Gail Mellow, president of LaGuardia Community College in New York, said she agrees with Trump that not enough people understand the critical role played by community colleges. But she said most jobs require a mix of occupational skills that exceed the “narrow training programs” that emerged during the industrial era.
“President Trump is correct that community colleges are vocational if by vocation he means the professions of engineer, data analyst, entrepreneur, health provider and teacher,” Mellow said, in an email. “More than half of all students who complete a baccalaureate degree have attended a community college as part of their educational trajectory. If the president can help more people understand the pivotal role of community colleges in the social and economic fabric of our nation, it would be a positive step.”
Community college is about more than just job training, said Rosa Garcia, senior policy analyst at the Center for Law and Social Policy, a nonpartisan nonprofit that advocates for low-income people.
“We’re concerned some vocational schools may target low-income students, students of color … and prepare them for jobs that may not exist in the economy,” Garcia said. “College is more than just preparing folks for a job. It’s also about preparing students to fully participate in our nation’s democracy.”
As for changing the community college moniker at institutions, Stout said many two-year institutions’ names are decided by their local communities and the purpose they serve in their regions.
“In Michigan, the name of the college is a locally determined decision,” Mike Hansen, president of the Michigan Community College Association and of the Community College Baccalaureate Association, said in an email. “In addition, there are both constitutional and statutory considerations for something like that to occur here.”
Because two-year colleges offer more than vocational education, like dual-enrollment programs with K-12 schools, meeting industry employment needs and providing community activities, altering their name might cause confusion, Hansen said.
“The name ‘vocational school’ would be misleading and inappropriate for at least all of the community colleges in Michigan and likely the majority of them across the country,” Hansen said.
There is one state that has seen a big shift in eliminating “community” from the names of its two-year institutions: Florida. Of the state’s 28 two-year colleges, only four have “community” in the name. And on Wednesday, the state’s House of Representatives approved eliminating the community description from Florida Keys Community College and North Florida Community College.
But the elimination of the word “community” from the state’s colleges’ names wasn’t due to becoming more focused on vocational education. It instead reflects that Florida’s two-year institutions are now offering more bachelor’s degrees.
Officials from the American Association of Community Colleges declined to comment.

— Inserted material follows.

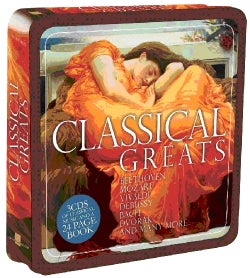 CLASSICAL GREATS - CLASSICAL GREATS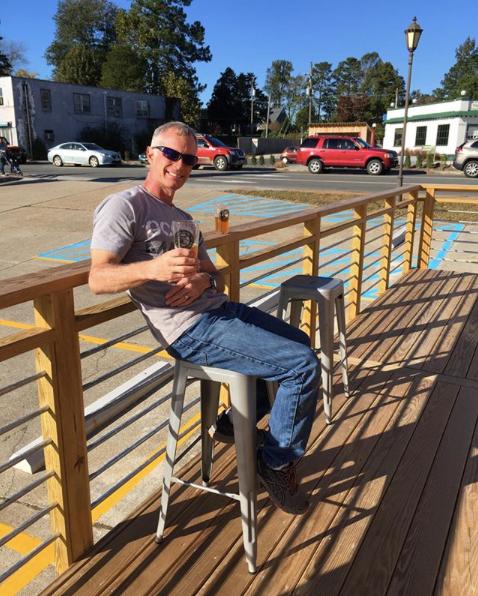Our Brewer, Myron enjoying the deck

But the Association for Career and Technical Education late Thursday issued a statement that included “opinion/fact” breakdowns challenging President Trump’s remarks, sentence by sentence.
“We are concerned by the president’s remarks that mischaracterize the nature” of career and technical education, the statement said. “Millions of high school students are enrolled in thousands of CTE programs that prepare students for careers in not only the traditional skilled trades, but also in nursing, coding, business, engineering and more. CTE delivery systems vary to meet the needs of individual localities, and community colleges play a vital role in these systems. From dually enrolled high school students to adult students seeking new credentials and careers, Americans value and trust the nation’s community college system.”